ASSIGNMENT
Return the records below word for word, from the first line through the line with "Манга Суперзвезда с", both included. Leave the pictures out of your answer.

━━━━━━━━━━━━━━━━━━━━

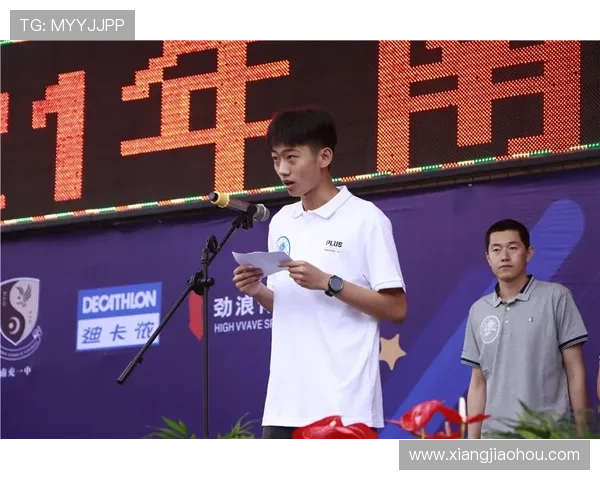 周伟专访:从青涩少年到排球巨星的奋斗与荣耀之路 周伟专访:从青涩少年到排球巨星的奋斗与荣耀之路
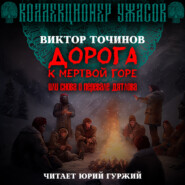 бесплатно читать книгу Дорога к Мертвой горе, или Снова о группе Дятлова автора Виктор Точинов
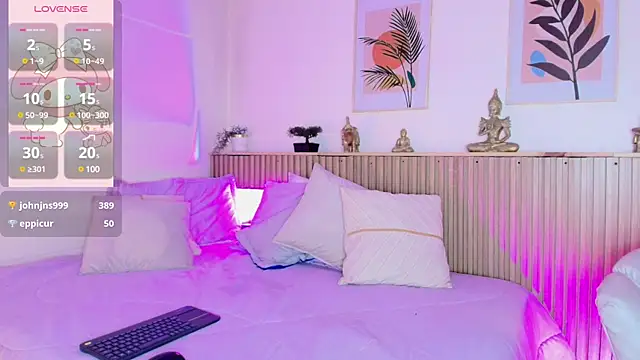 Snapshot of EmmaJhonnsson chatting on February 12, 2025, 12:05 am EmmaJhonnsson online show from February 12, 2025, 12:05 am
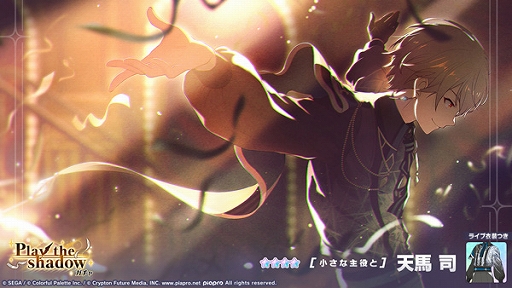 ���������꡼ No.007�Υ���ͥ������ / �֥ץ������ס����塼�Ȥʥ��Υ����ꥺ�ॲ����ڶʤ��ɲá����٥�ȡַ��������ʪ���פ�Play the shadow������Ⳬ����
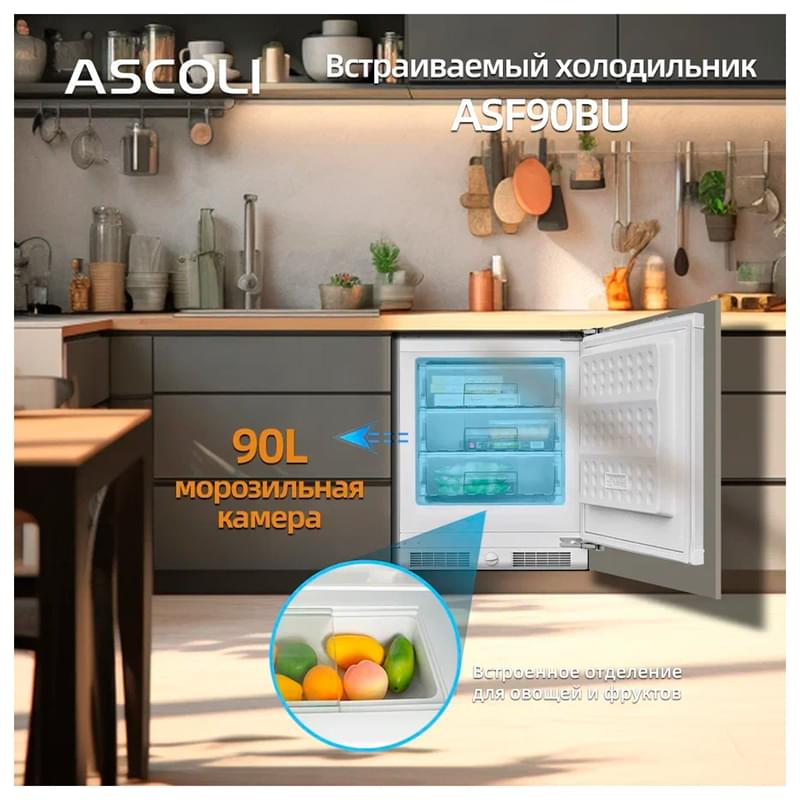 Встраиваемый морозильник ASCOLI ASF90BU - фото #11, Technodom.kz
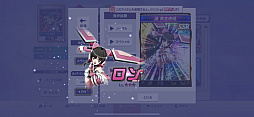 画像ギャラリー No.018のサムネイル画像 / 「セガNET麻雀 MJ」で，響たち6人のシンフォギア装者が“絶唱”。「Pフィーバー 戦姫絶唱シンフォギア3黄金絶唱」コラボCUPを先行体験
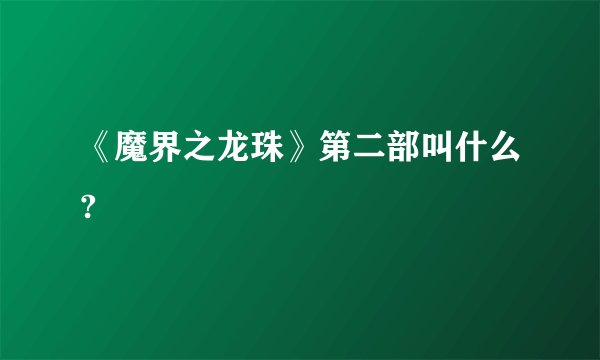 《魔界之龙珠》第二部叫什么?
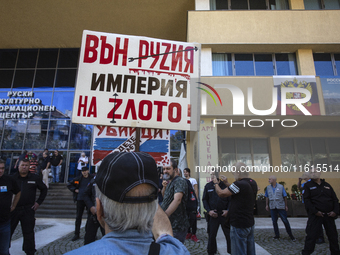 Protests against the Russian invasion of Ukraine take place in front of the Russian Cultural Information Center in Sofia, Bulgaria, on Septe...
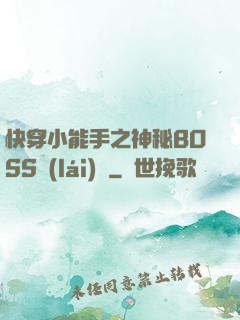 快穿小能手之神秘BOSS來(lái)襲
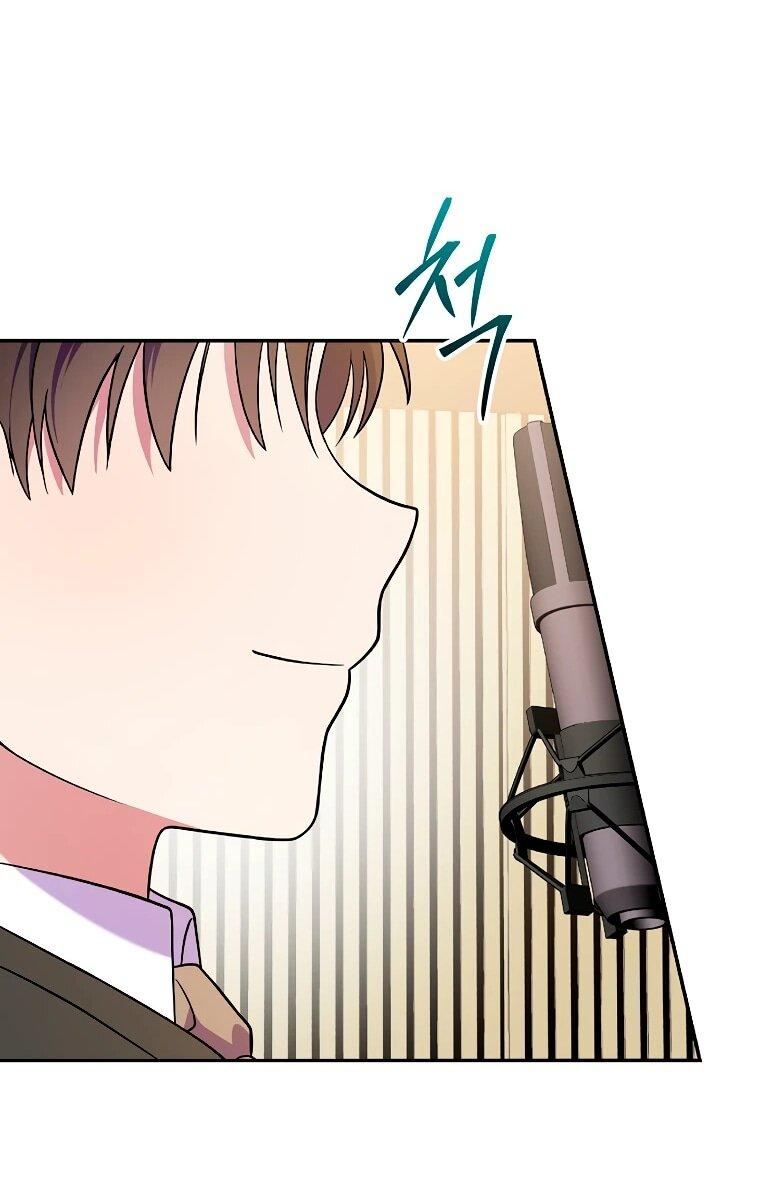 Манга Суперзвезда с рождения - Глава 83 Страница 52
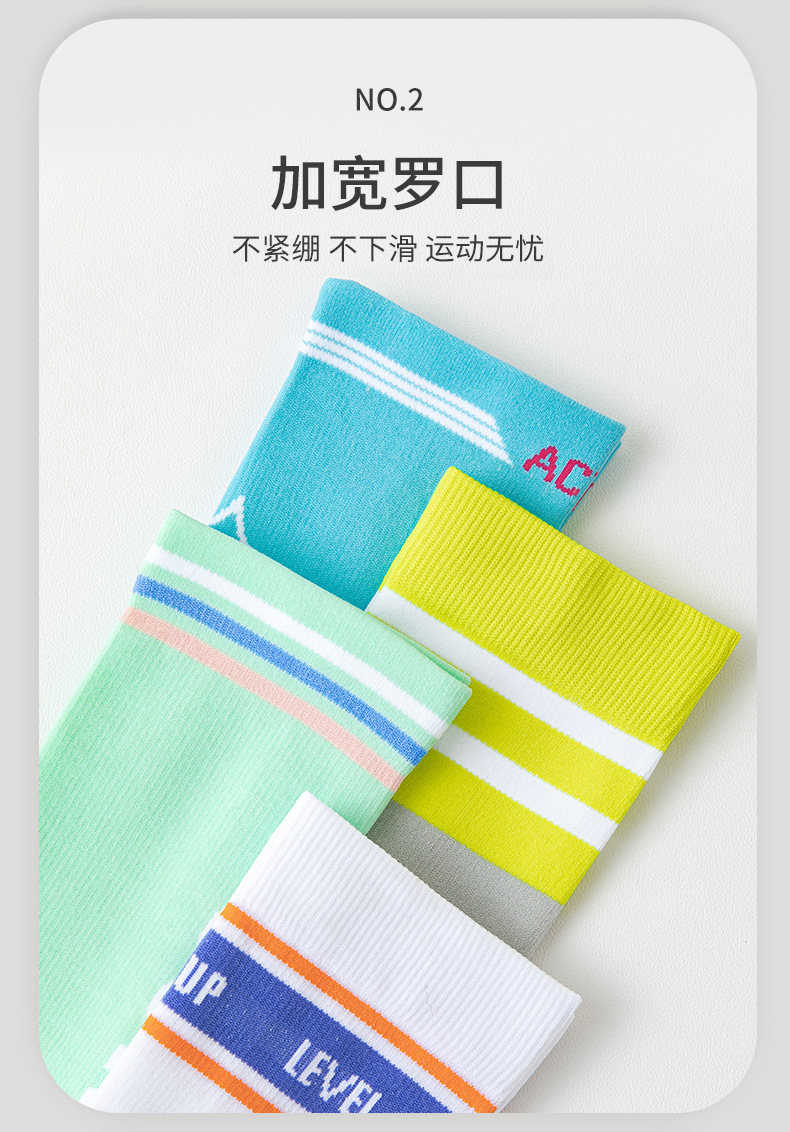 Strong pressure sports muscle energy compression socks, professional pressure socks, running, women, skipping rope, fitness, cycling, mountain climbing, pressure slimming, long legs pic 13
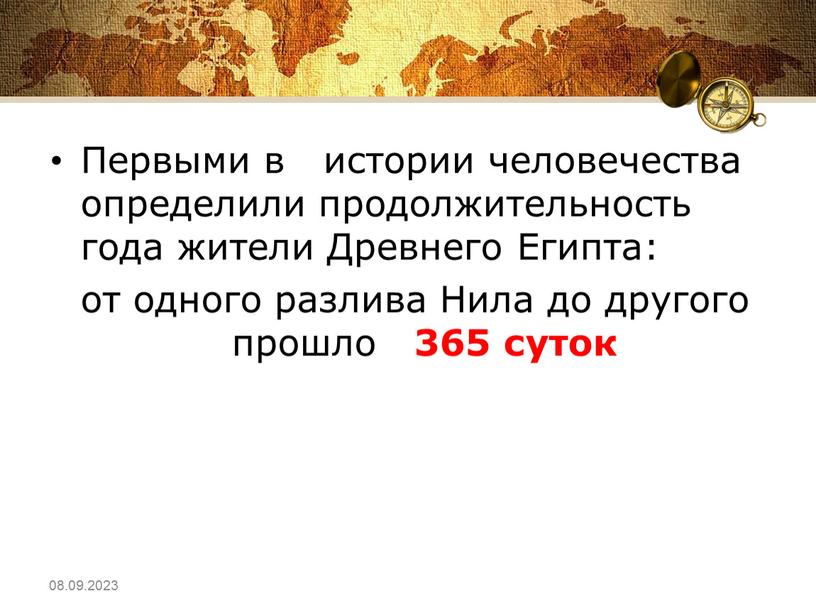 Первыми в истории человечества определили продолжительность года жители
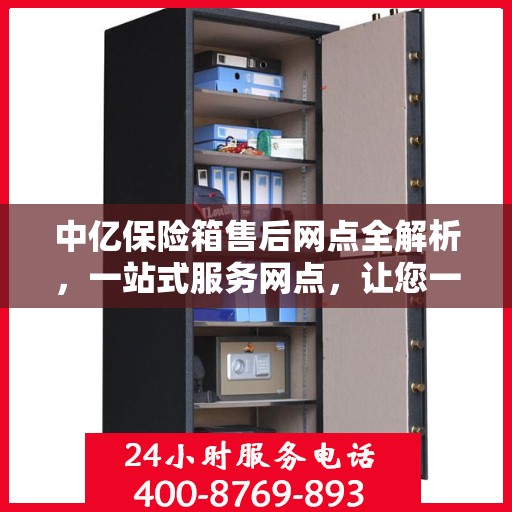 中亿保险箱售后网点全解析，一站式服务网点，让您一文读懂！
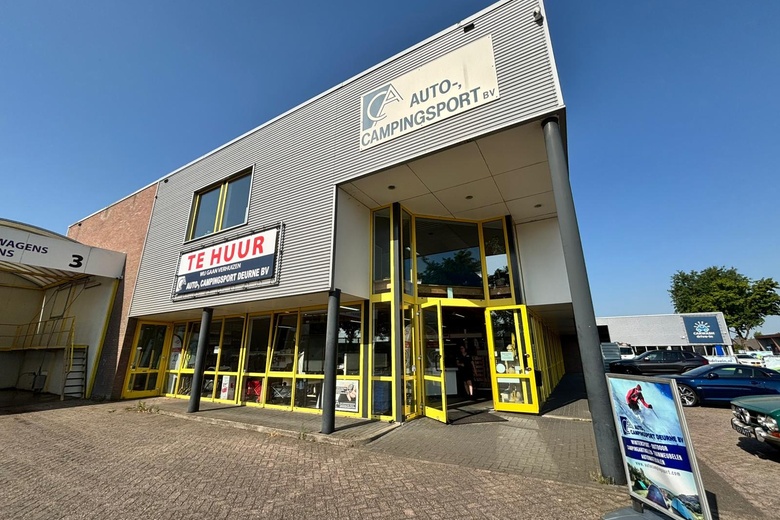 WinkelruimteaanLiesselseweg 120 a<br/> inDeurne WinkelruimteaanLiesselseweg 120 a<br/> inDeurne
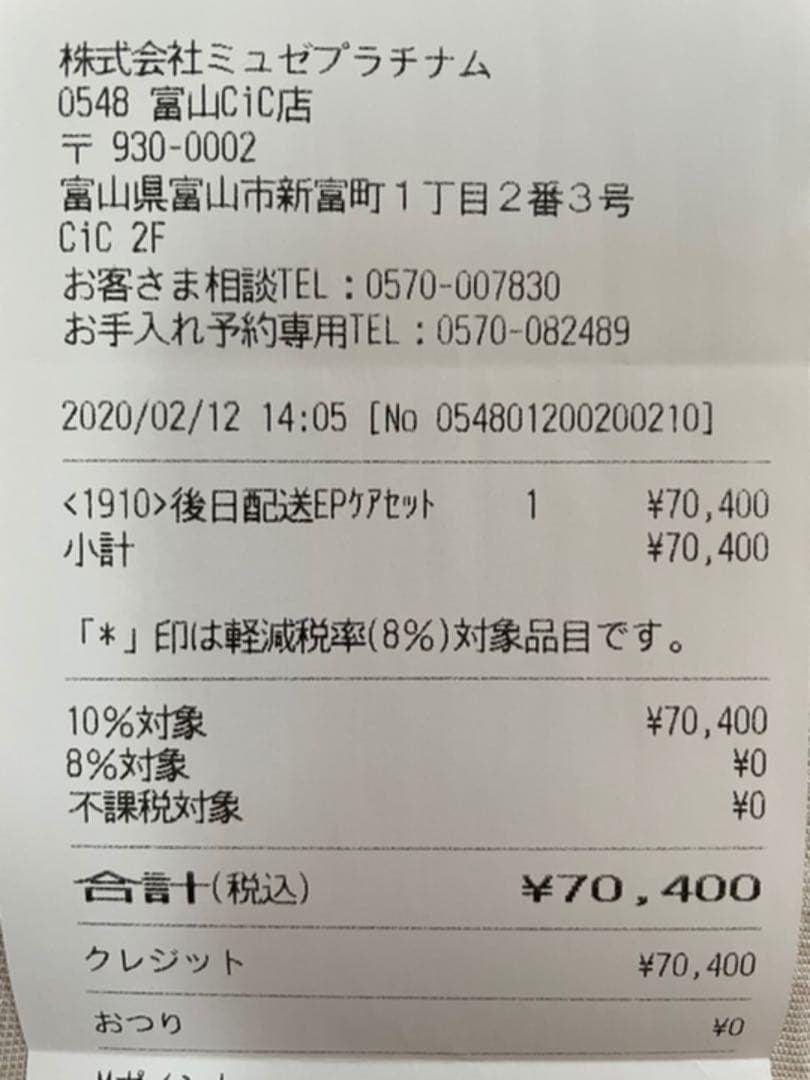 定価7万4000円 領収書あり ミュゼ エピフォト スキンケアプロ 美容脱毛器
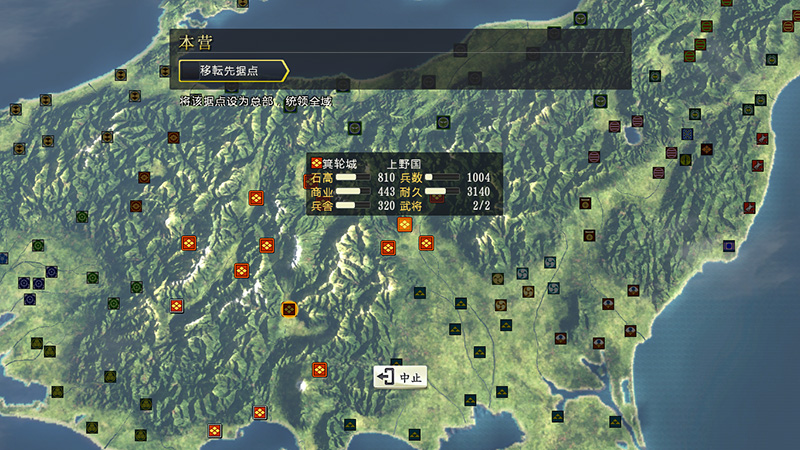 信長的野望攻略(ps3信長的野望)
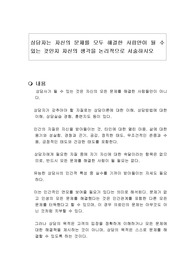 상담자는 자신의 문제를 모두 해결한 사람만이 될 수 있는 것인지 자신의 생각을 논리적으로 서술하시오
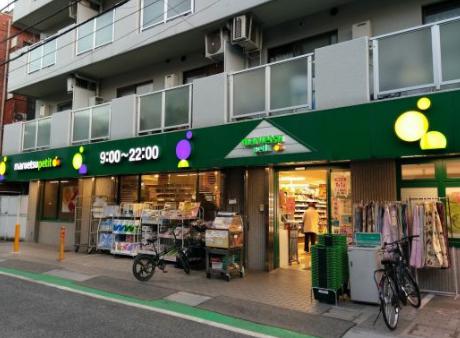 スーパー　マルエツプチ中落合一丁目店（スーパー）まで278m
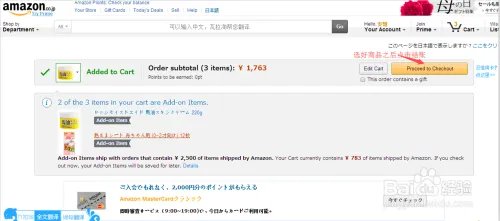 日本亚马逊海淘攻略,全面技巧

━━━━━━━━━━━━━━━━━━━━

OUTPUT
 周伟专访:从青涩少年到排球巨星的奋斗与荣耀之路 周伟专访:从青涩少年到排球巨星的奋斗与荣耀之路
 бесплатно читать книгу Дорога к Мертвой горе, или Снова о группе Дятлова автора Виктор Точинов
 Snapshot of EmmaJhonnsson chatting on February 12, 2025, 12:05 am EmmaJhonnsson online show from February 12, 2025, 12:05 am
 ���������꡼ No.007�Υ���ͥ������ / �֥ץ������ס����塼�Ȥʥ��Υ����ꥺ�ॲ����ڶʤ��ɲá����٥�ȡַ��������ʪ���פ�Play the shadow������Ⳬ����
 Встраиваемый морозильник ASCOLI ASF90BU - фото #11, Technodom.kz
 画像ギャラリー No.018のサムネイル画像 / 「セガNET麻雀 MJ」で，響たち6人のシンフォギア装者が“絶唱”。「Pフィーバー 戦姫絶唱シンフォギア3黄金絶唱」コラボCUPを先行体験
 《魔界之龙珠》第二部叫什么?
 Protests against the Russian invasion of Ukraine take place in front of the Russian Cultural Information Center in Sofia, Bulgaria, on Septe...
 快穿小能手之神秘BOSS來(lái)襲
 Манга Суперзвезда с рождения - Глава 83 Страница 52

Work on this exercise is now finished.